In this research, sulfated derivatives of exopolysaccharide (EPS) produced by Enterobacter cloacae Z0206 were prepared by chlorosulfonic acid-pyridine (CSA-Pyr) method and their chemical structures were analyzed based on fermentation optimization and kinetic modeling. The antioxidant activities, of EPS and its sulfated derivatives were evaluated in vitro, by scavenging abilities on superoxide radical, hydroxyl radical and 1,1-Diphenyl-2-picrylhydrazyl (DPPH) radical. And the protective effects of sulfated derivatives against H2O2-induced RAW264.7 murine macrophages oxidative damage and the possible mechanism were studied using cell culture and proteomics technology. Results are as bellow:
     1. Technology optimization and kinetic characteristics of EPS production by fermentation of E. cloacae Z0206
     The medium composition and cultivation conditions of fermentation for EPS produced by E. cloacae Z0206 were optimized according to one-factor-at-a-time method and the orthogonal test. Then response surface methodology based on a three level Box-Behnken factorial design of experiments was employed to optimize the level of three factors significantly affecting the yield of EPS, i.e., concentration of maltose, tryptone and beef extract in the medium. The experimental data obtained were fitted to a second-order polynomial equation using multiple regression analysis and also analyzed by appropriate statistical methods. By solving the regression equation and analyzing the response surface contour plots, the optimal medium was determined. The optimal fermentation conditions were:initial pH 7.5, fermentation temperature 32℃, inoculation amount 4%, K2HPO4·3H2O 0.3%, MgSO4·7H2O 0.15%, KN030.05%, maltose 3.72%, tryptone 0.51% and beef extract 0.56%. Under the optimal conditions, EPS production was 12.89 g/L of fermentation liquor, which was also verified by validation experiments. Based on Logistic equation, the kinetic model describing cell growth was established. Meanwhile, the change of monosaccharide composition of EPS during the fermentation was analyzed by Precolumn Derivatization High Performance Liquid Chromatography. Galactose and fucose were determined as the characteristic monosaccharides during the fermentation.

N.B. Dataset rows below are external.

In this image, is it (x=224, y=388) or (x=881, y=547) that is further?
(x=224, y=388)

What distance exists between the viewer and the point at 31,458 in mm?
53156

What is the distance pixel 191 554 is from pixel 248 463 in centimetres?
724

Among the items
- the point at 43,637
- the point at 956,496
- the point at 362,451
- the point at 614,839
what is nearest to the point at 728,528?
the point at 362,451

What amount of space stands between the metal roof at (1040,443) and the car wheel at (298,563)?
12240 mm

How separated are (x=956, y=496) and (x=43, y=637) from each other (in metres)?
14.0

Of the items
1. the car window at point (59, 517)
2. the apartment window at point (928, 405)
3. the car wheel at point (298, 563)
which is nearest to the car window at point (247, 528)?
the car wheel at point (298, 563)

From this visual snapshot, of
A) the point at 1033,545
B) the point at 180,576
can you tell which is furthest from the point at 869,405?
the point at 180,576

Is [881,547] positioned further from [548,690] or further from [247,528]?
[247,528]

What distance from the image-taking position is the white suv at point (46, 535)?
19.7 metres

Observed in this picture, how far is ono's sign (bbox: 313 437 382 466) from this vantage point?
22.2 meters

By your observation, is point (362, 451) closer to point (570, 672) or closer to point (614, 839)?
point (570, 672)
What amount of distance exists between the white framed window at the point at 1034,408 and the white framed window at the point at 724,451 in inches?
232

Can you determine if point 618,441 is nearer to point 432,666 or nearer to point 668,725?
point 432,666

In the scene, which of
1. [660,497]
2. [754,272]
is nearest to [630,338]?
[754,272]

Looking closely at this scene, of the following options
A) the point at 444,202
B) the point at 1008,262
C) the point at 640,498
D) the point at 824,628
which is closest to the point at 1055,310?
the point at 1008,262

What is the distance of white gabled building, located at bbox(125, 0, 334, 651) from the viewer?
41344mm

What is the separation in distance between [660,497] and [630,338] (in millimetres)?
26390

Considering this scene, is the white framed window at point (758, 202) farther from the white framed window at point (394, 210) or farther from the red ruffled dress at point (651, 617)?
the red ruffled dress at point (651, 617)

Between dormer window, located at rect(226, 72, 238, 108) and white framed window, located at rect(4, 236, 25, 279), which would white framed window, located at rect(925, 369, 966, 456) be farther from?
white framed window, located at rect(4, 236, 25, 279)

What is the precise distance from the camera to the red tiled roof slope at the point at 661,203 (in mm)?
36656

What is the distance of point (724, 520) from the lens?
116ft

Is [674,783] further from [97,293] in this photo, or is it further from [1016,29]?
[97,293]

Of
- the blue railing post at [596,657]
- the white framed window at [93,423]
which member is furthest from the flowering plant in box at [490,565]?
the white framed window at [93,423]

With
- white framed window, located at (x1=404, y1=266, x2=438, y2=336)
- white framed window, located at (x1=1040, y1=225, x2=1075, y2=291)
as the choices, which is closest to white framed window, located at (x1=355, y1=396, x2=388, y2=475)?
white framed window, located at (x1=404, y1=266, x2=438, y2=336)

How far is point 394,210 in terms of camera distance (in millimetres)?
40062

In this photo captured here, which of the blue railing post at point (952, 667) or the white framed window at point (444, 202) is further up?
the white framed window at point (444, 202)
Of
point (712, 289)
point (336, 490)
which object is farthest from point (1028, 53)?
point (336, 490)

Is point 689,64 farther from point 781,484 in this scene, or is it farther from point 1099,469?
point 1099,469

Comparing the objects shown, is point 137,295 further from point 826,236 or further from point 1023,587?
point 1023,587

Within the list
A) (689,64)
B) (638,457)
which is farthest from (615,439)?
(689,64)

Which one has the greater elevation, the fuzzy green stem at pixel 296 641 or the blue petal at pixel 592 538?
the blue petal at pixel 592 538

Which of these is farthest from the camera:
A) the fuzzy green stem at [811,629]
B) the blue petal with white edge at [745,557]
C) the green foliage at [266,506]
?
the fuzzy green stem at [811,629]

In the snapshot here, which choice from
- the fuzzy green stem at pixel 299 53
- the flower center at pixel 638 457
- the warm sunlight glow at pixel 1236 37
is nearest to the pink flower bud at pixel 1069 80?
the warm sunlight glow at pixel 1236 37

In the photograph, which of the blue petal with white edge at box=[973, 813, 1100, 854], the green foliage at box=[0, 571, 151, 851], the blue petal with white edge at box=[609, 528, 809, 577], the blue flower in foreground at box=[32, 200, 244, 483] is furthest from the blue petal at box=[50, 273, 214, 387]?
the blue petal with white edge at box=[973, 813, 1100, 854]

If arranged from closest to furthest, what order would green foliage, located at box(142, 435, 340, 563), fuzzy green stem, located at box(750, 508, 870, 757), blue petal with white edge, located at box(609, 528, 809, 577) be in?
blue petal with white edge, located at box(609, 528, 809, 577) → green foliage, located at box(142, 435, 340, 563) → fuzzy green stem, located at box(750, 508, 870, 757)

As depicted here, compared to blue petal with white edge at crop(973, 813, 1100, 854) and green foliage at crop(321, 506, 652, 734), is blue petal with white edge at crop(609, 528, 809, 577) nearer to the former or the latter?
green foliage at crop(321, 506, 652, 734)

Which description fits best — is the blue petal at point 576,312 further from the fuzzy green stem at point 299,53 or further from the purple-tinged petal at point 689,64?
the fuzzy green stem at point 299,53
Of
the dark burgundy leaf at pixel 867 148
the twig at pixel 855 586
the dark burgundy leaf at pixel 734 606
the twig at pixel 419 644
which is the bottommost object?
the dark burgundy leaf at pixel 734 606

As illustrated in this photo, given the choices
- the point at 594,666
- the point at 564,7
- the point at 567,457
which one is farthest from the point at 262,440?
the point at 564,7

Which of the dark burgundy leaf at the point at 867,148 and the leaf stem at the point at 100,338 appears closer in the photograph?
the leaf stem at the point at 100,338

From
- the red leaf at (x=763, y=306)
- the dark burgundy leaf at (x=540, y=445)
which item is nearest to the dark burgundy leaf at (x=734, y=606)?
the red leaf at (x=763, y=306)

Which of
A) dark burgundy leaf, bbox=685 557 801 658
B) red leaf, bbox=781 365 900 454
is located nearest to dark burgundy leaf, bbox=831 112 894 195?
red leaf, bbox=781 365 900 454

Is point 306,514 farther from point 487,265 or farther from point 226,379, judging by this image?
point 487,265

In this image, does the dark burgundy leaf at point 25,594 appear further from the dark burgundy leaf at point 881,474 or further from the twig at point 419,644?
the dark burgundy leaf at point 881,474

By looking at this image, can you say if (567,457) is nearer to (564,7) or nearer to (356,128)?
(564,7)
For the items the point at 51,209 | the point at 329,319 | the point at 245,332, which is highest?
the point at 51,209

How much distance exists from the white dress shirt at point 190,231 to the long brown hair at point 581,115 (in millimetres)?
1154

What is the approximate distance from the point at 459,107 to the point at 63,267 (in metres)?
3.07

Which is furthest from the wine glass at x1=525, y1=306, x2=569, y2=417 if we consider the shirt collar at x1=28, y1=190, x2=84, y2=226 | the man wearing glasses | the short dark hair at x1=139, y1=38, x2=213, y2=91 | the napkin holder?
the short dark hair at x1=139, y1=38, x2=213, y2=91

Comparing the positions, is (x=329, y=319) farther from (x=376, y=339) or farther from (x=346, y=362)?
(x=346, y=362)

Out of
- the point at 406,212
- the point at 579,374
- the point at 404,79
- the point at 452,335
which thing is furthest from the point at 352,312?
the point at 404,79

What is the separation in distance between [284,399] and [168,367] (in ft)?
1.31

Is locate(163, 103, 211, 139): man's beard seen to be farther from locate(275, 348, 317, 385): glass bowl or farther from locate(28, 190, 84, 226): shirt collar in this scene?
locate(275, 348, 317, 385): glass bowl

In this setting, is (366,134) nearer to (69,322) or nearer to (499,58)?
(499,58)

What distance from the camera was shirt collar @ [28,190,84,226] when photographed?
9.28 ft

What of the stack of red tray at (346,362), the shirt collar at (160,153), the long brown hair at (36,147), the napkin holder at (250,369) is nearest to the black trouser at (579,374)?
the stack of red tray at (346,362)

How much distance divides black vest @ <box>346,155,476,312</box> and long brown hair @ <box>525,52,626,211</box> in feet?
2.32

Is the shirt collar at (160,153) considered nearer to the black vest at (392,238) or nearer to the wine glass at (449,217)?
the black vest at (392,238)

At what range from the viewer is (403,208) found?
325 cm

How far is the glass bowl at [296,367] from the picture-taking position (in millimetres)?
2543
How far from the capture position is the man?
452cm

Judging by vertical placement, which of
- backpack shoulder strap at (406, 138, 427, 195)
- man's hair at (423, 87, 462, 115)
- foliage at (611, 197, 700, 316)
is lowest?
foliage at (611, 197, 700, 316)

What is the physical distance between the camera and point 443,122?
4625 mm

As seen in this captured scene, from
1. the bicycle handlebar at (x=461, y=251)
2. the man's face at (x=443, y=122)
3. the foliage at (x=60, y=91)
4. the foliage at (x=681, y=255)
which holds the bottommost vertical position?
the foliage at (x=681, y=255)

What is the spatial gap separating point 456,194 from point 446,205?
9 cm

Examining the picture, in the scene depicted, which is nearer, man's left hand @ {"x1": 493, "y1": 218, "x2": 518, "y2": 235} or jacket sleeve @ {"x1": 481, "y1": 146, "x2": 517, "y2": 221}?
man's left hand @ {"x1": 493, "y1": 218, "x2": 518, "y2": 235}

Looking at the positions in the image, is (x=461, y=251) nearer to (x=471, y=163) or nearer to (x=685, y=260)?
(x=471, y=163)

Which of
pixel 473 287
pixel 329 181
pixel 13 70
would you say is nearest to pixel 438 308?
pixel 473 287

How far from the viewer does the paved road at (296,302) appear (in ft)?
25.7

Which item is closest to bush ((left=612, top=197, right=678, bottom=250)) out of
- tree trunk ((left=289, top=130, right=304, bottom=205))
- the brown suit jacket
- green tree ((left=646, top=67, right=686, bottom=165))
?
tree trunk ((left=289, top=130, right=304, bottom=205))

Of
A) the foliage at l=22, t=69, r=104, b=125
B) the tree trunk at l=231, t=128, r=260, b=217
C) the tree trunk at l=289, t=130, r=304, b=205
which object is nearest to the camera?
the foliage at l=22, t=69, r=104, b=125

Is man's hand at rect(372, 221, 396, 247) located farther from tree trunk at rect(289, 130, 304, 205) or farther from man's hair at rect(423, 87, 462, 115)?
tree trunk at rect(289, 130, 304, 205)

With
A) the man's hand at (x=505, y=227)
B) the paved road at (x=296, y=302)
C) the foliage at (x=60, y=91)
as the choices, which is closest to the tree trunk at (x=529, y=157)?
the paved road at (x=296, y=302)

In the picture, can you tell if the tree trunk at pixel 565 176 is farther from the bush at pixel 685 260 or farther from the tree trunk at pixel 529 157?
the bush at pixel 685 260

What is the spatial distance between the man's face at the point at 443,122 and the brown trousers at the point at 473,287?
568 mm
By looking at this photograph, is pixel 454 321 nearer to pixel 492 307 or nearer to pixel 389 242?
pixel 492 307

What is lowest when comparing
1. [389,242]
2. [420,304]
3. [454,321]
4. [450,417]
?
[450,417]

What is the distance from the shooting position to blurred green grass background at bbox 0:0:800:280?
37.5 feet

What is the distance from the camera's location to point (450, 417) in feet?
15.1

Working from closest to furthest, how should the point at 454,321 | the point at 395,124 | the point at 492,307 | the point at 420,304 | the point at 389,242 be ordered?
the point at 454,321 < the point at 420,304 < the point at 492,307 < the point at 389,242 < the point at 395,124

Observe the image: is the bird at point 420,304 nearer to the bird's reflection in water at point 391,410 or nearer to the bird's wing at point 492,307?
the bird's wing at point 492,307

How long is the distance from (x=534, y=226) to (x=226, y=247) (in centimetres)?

     2. Sulfated modification and structural analysis of EPS
     EPS was prepared through fermentation, deproteinization, decolorization and dialysis. The nine sulfated derivatives of EPS, with various degrees of substitution (DS), were prepared by CSA-Pyr method which nine modification conditions were designed according to orthogonal test focusing on three affecting factors such as the ratio of CSAto Pyr, reaction temperature and reaction time. The results indicated that the extent of the impact of variables on DS followed the order:molar ratio of CSAto Pyr> reaction time> reaction temperature. With the increase of the molar ratio of CSAto Pyr and reaction temperature from 50℃to 70℃, DS of product increased very rapidly. However, the DS decreased when the temperature up to 90℃, The increased reaction time from 1 h to 3 h caused the decrease of DS. The chemical structure analysis of EPS and its sulfated derivatives SEPS indicated that sulfation of EPS were successful obtained, the SO3-group was partially sulfated at C-6 of the sugar unit. And the average molecular weight of EPS, SEPS-2 and SEPS-4 was 24.046×104 Da,1.954×104 Da and 18.221×104 Da. The average size of EPS, SEPS-2 and SEPS-4 was 163.50 nm,62.69 nm and 94.47 nm respectively.
     3. Study on the antioxidant activity of EPS and its sulfated derivatives
     The antioxidant activities of EPS and its nine sulfated derivatives were evaluated in vitro, by scavenging abilities on superoxide radical, hydroxyl radical and DPPH radical. The results indicated that sulfated derivatives of EPS showed noticeable effects on scavenging superoxide radical and hydroxyl radical compared with native one. Then the protective effect of sulfated derivatives of EPS against H2O2-induced RAW264.7 murine macrophages oxidative damage and the possible mechanism were studied. The results showed that H2O2 treatment (0.658 mM) reduced the viability of cells by MTT analysis compared with control (p< 0.05). Addition of EPS, SEPS-2 and SEPS-4 (0.5 and 2.0μg/mL) increased the viability of oxidative damage cells significantly (p< 0.05). SEPS-4 (0.5μg/mL) significantly increased (p< 0.05) the activities of antioxidant enzymes such as superoxide dismutase (SOD) and catalase (CAT), and significantly reduced (p< 0.05) the activation of Caspase-3 compared with H2O2-treated cells only. SEPS-4 (2.0μg/mL) treatment significantly increased (p< 0.05) the mitochondrial membrane potential, and reduced the DNA fragmentation and structure damage of cells induced by H2O2 obviously. Moreover, the antioxidant activity of sulfated derivative SEPS-4 (DS=0.17) was better than EPS and SEPS-2 (DS=0.60). The results indicated that sulfate modification could be considered as the effective approach to enhance the antioxidant activities of EPS, and a moderate DS of the sulfated derivatives was necessary for high biological activities. The sulfated polysaccharides could protect oxidative damage and apoptosis of RAW264.7 cells induced by H2O2 through protection of cell structure, improvements of antioxidant enzymes'activities and mitochondrial membrane potential, inhabitations of Caspase-3 activation and DNA fragmentation.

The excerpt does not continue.